The number of Americans, and especially Latinos, being screened for common cancers has fallen below national targets, according to findings published in the Centers for Disease and Control Prevention’s Morbidity and Mortality Weekly Report and reported by HealthDay News.
“Not all Americans are getting recommended screening for breast, cervical and colorectal cancer,” said report coauthor Mary C. White,branch chief of the CDC’s Division of Cancer Prevention and Control. “There continue to be disparities for certain populations.”
In 2010, 72.4 percent of women were screened for breast cancer, below the target of 81 percent; 83 percent of women were screened for cervical cancer, while that target was 93 percent; and 58.6 percent of Americans were screened for colon cancer, missing the target of 70.5 percent.
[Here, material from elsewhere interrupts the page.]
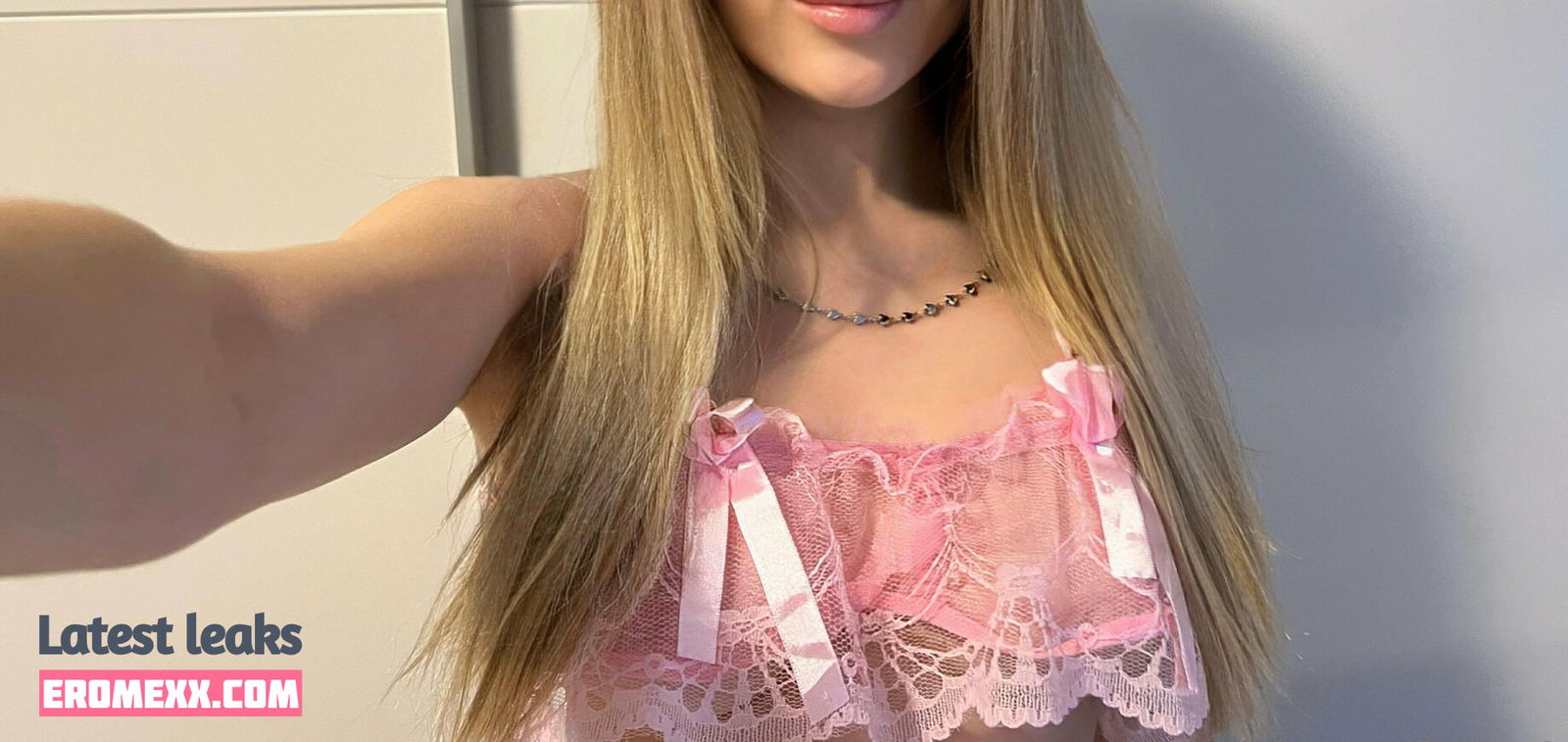 Latest Leaks starferrarie_free Nude #2 - Erome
The numbers fell even farther for Latinos. They were less likely than non-Latinos to be screened for cervical and colon cancer (78.7percent and 46.5 percent, respectively).
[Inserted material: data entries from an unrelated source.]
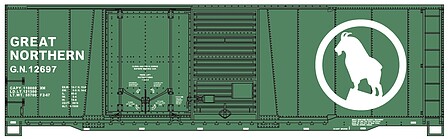 acu81813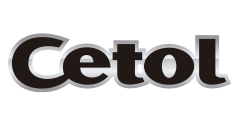 Marca del catálogo de Centro Pinturerías, Tierra del Fuego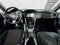 2017 Toyota 86 Base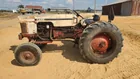  Preview image for 35001 1964 Case 530 Tractor 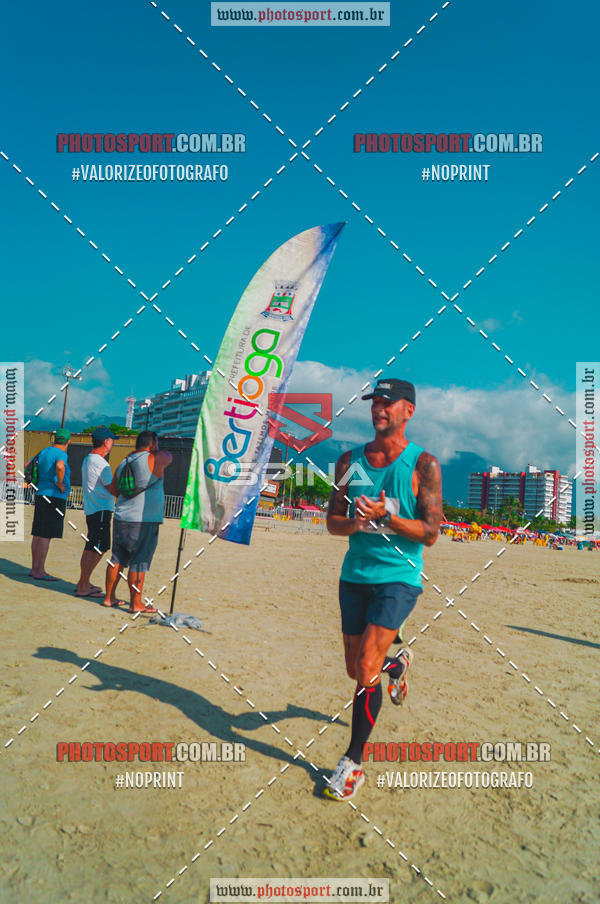 Buy your photos of the event2 CORRIDA SO BERTIOGA  on Fotop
By ignoring regularly scheduled screenings, Latinos may been dangering their health, said Stephanie Bernik, MD, chief of surgical oncology at Lenox Hill Hospital in New York City.
“Screening saves lives,” she said. “When you catch a cancer at a smaller size it does affect outcome.”
What’s holding back Latinos from keeping those appointments? Some people may be confused about what screenings are important because different medical groups have different protocols; other people may be scared of over-treatment.
“People look for any excuse not to get screened,” Bernik said. “And with screening comes the risk [of over-treatment],” she said. “Unfortunately, we are not at a point where we can select the patients that are not going to have a problem, so we treat everyone equally. So, there is a little bit of over-treatment, but overall, you are improving survival for many people.”
The U.S. Preventative Task Force recommends that women between 50 and 74 years old get a mammogram every two years to screen for breast cancer; that women between 21 and 65 years old and those who have been sexually active for three years get a Pap test to screen for cervical cancer; and that men and women between 50 and 75 years old be screened for colorectal cancer ever year.